ゆえにスイスドロー6回戦→シングルエリミネーション3回戦による超激戦となる見込み。日本で開催されたミドルスクールイベントの中ではトップクラスの回戦数だ。
そしてメタゲームもこれまた濃い。濃すぎる。
デッキリスト一覧を確認しただけで、自分が参加していない大会なのにワクワクしてしまった。
それでは「ここだけ20年前」と言わんばかりの猛者たちにより形成された、混沌のメタゲームをご覧いただきたいと思う。
◆デッキ分布
【ビートダウン】15
3 バーン
2 エルフ
2 ゴブリン
2 サバイバル
2 青緑スレッショルド
2 青緑マッドネス
1 赤緑ビートダウン
1 ワイルドゾンビ
【コントロール】11
3 ランドスティル(白青2、青赤1)
2 黒単コントロール
1 土地税コントロール
1 白青緑コントロール
1 ウェイク
1 アリーナドレイン
1 スーサイドオース
1 多色コントロール
【コンボ】9
3 補充
2 スタイフルノート
1 ネクロドネイト
1 エンチャントレス
1 アルーレン
1 リアニメイト
【ロック】5
2 ティンカー
1 エターナルブルー
1 ステイシス
1 ターボ抹消
超混戦すぎだろ…。
サイドボードが30枚くらい無いと対抗しきれないくらいに多様性に満ちたメタゲームとなった。
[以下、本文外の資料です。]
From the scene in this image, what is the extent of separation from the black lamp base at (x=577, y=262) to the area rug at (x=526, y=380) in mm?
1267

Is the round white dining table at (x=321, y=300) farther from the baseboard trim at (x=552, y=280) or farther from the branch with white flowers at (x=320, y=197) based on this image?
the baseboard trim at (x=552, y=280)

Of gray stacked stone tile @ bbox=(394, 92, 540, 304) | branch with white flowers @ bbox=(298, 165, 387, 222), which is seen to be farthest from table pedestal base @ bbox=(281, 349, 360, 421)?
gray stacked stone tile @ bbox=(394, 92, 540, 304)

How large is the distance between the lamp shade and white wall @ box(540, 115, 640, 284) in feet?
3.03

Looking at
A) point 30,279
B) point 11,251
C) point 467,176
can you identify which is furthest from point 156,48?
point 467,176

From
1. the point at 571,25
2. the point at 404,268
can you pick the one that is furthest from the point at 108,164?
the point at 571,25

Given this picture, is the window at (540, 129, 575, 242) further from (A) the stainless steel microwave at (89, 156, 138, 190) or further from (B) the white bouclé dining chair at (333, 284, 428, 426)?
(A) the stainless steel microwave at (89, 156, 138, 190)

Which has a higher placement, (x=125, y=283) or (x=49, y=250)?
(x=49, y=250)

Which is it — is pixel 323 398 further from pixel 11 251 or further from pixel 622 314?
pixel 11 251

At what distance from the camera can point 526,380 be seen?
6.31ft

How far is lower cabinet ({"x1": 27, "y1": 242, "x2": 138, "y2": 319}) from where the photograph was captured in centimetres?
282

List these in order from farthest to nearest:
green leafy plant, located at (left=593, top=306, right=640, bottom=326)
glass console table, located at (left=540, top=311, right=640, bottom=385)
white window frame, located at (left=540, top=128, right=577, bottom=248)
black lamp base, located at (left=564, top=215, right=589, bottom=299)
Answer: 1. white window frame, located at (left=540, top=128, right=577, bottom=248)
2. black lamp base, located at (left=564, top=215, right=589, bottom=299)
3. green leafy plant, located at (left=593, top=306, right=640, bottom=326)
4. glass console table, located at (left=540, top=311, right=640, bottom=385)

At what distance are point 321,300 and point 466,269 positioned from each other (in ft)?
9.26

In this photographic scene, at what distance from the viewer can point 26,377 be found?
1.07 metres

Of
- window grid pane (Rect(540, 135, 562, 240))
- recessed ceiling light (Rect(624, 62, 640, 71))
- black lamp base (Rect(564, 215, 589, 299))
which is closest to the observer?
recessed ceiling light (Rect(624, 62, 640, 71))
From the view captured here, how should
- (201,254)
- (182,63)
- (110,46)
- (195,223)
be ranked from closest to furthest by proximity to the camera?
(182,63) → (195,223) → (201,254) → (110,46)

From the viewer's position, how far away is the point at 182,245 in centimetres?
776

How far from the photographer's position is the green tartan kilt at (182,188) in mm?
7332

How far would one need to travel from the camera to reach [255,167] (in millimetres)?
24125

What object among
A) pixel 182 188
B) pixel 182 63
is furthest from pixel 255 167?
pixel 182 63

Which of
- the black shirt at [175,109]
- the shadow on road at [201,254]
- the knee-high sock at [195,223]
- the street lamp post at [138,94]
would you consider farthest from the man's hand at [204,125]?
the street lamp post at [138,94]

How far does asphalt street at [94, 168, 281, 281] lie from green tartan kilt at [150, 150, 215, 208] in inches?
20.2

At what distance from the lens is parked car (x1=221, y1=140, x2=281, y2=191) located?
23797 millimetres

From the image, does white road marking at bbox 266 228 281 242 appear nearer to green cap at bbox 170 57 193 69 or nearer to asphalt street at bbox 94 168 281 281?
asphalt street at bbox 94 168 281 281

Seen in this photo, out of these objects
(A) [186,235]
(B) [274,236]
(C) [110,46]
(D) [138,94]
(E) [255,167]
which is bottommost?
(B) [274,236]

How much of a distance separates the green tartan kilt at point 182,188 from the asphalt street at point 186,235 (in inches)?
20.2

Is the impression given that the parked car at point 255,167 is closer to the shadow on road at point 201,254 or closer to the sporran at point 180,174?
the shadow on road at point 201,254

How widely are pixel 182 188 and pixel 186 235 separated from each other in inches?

参加者40人中最多勢力はバーン、ランドスティル、補充の3名ずつのみ。
アーキタイプとしては(区分の都合もあるが)ビートダウンが最も多く、以下コントロール、コンボと続く。
ここで参戦デッキ全てを紹介することは難しいので、この中でも最多勢力・および注目のデッキいくつかについて触れたいと思う。
◆【バーン】
形としてはおおよそ《不毛の大地/Wasteland》などで拘束しつつ小型クリーチャーが攻撃するRDW型、とにかく火力呪文を詰め込んだ純正バーン型の2つに分かれる。
前者は成立ターンが遅いコンボデッキやコントロールに対して有効な戦術であり、後者はほぼ全てが飛び道具であるため対戦相手の除去が空振りしやすい。
逆に成立が早いコンボデッキやリソースを早い段階で削られてしまうマッチでは厳しい戦いを強いられる。黒いコントロールの《トーラックへの賛歌/Hymn to Tourach》は天敵だ。
またサイドボードに《寒け/Chill》が取られていると非常に寒いゲームをすることになるかもしれない。要注意。
対戦のキーポイントとしては「ビートダウン相手のマッチで火力呪文の対象をどこにするか」という点。対戦相手のキルターンとよく相談して決めることになりそうだ。
◆【ランドスティル】
The青白コントロールといったデッキ。
《行き詰まり/Standstill》はまさにミドルスクールにおける《Ancestral Recall》で、《意志の力/Force of Will》での損失を簡単に埋めてくれる頼もしい存在だ。
除去も《剣を鍬に/Swords to Plowshares》《神の怒り/Wrath of God》と申し分なく、安定した青いコントロールデッキとして高い人気を誇っている。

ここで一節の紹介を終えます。